Abusing prescription drugs and getting hooked on them has been a grave concern across the United States that is affecting not only people’s health, but also their social and economic well-being. According to the 2014 National Survey on Drug Use and Health (NSDUH), nearly 2.1 million Americans, including 54 percent females and about 30 percent adolescents, used prescription drugs nonmedically, for the first time, in a year prior to the survey.
When someone uses prescription drugs for nonmedical purposes, it poses a greater risk of health impairments, apart from causing addiction.
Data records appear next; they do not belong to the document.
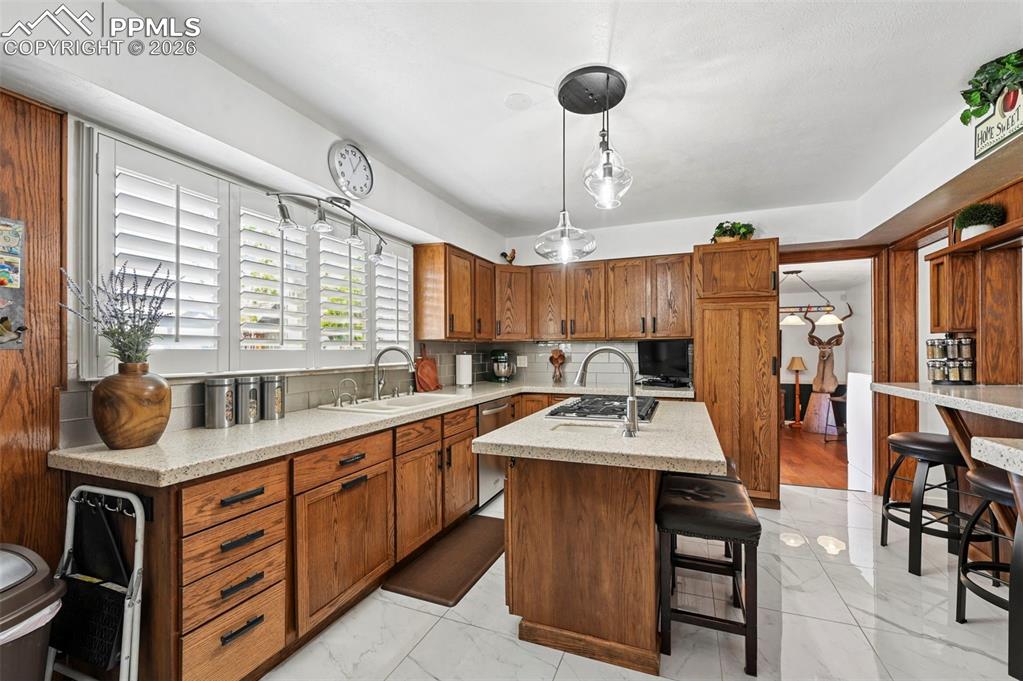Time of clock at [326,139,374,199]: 11:05
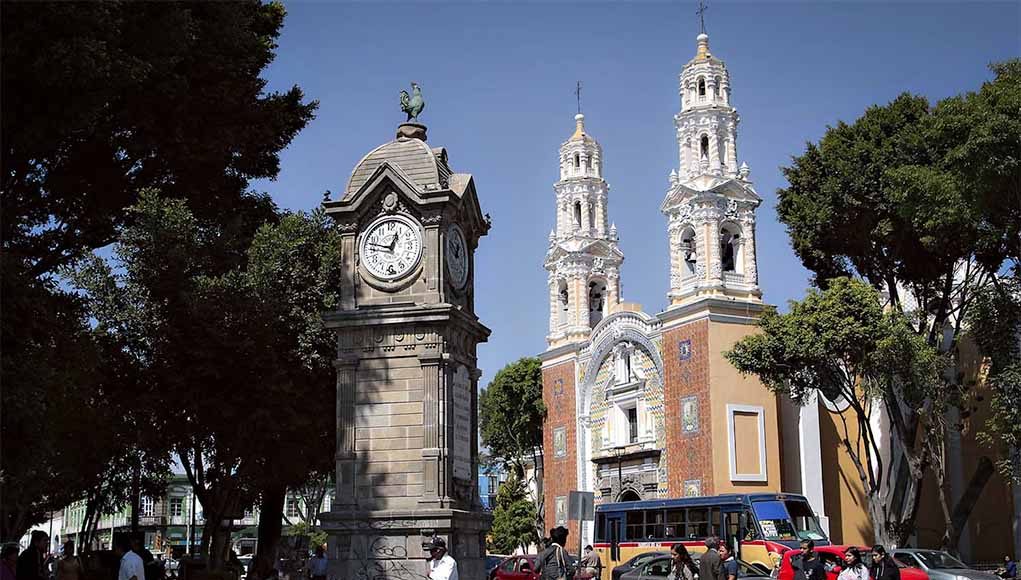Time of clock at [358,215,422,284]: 12:47
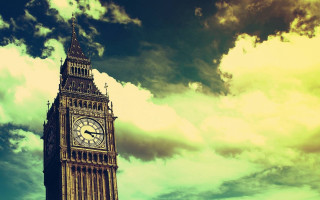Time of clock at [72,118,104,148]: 4:14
Jamie was a young, bright boy who dreamt of a great future. He joined one of the top medical colleges in California to pursue his dream of becoming a doctor. But his life took a dramatic twist when he was seized by addiction during his stay in the university.
His money, career, future, loved ones, and above all his sanity were all taken away, leaving him crippled. Doctors prescribed strong opioid painkillers to ease his pain that he frequently experienced during heavy addiction days.
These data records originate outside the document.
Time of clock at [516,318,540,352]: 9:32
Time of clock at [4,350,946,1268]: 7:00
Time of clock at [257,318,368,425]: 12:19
The analgesic effect of the pill not only provided the much-needed relief, but also got him addicted to the high. Soon, Jamie had a box of pills for every possible reason – to remain awake to study, to get sleep, to overcome anxiety, and so on. Though he was aware of addiction, he felt they were safe because of being prescribed by his doctor. But one day, an overdose left him gasping for breath. When he opened his eyes, he found himself in an emergency room.
Prescription drugs that are commonly abused
It has been found that some prescription drugs are abused more commonly than others, probably due to their increased psychoactive properties. Some of these drugs are:
Opioids: They are prescription medicines which act on the opioid receptors in the spinal cord and brain to numb the intensity of pain. Apart from alleviating pain, opioids are also known to activate areas in the brain associated with rewards causing euphoric sensations. Chemically, opioid medications have structures identical to heroin and are often considered as gateway drugs leading to other street drugs. Some examples of prescription opioids are oxycodone (OxyContin, Percocet), hydrocodone (Vicodin), morphine (Avinza), codeine, and fentanyl.
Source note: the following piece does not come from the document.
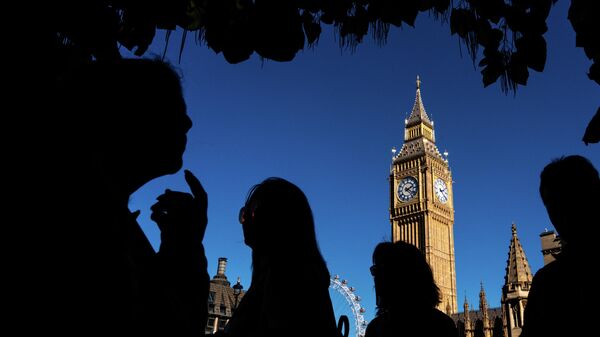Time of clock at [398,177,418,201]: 2:21
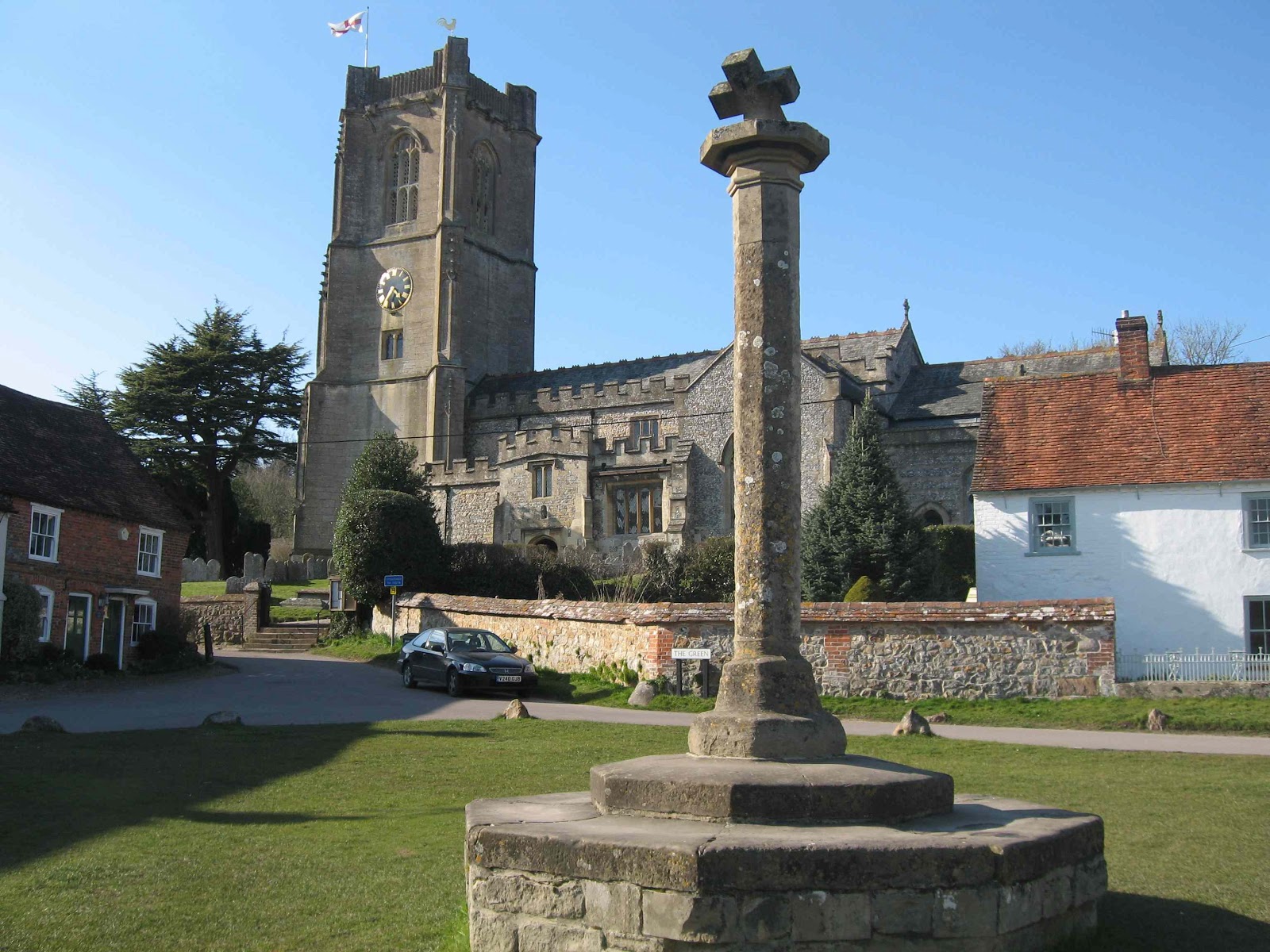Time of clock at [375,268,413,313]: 4:35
Central nervous system (CNS) depressants: These include prescription medicines like tranquilizers, sedatives and hypnotics, which can slow down the brain activity, and are used to treat anxiety and depression-related problems. Some examples of CNS depressants are benzodiazepines, such as diazepam (Valium) and alprazolam (Xanax), and non-benzodiazepines, such as zolpidem (Ambien), and barbiturates, such as mephobarbital (Mebaral) and pentobarbital sodium (Nembutal).
Stimulants: They are a class of prescription drugs used to treat mental disorders, such as attention-deficit hyperactivity disorder (ADHD), narcolepsy, etc. However, the most predominantly abused prescription stimulants are Adderall and Modafinil.
Preventing prescription drug abuse
Doctors, pharmacists, as well as patients can play an important role in identifying and preventing any unauthorized use of prescription drugs, as well as instances of doctor shopping. Physicians must incorporate more evidence-based screening tools as part of their consultation process. There should be an increased focus on other alternative forms of treatment for the management of pain.
Also, patients must be educated about the dangers of overdose, and the consequences of mixing prescription medicines with other intoxicants. Pharmacists need to be vigilant in recognizing counterfeit prescriptions or any alterations which could lead to abuse.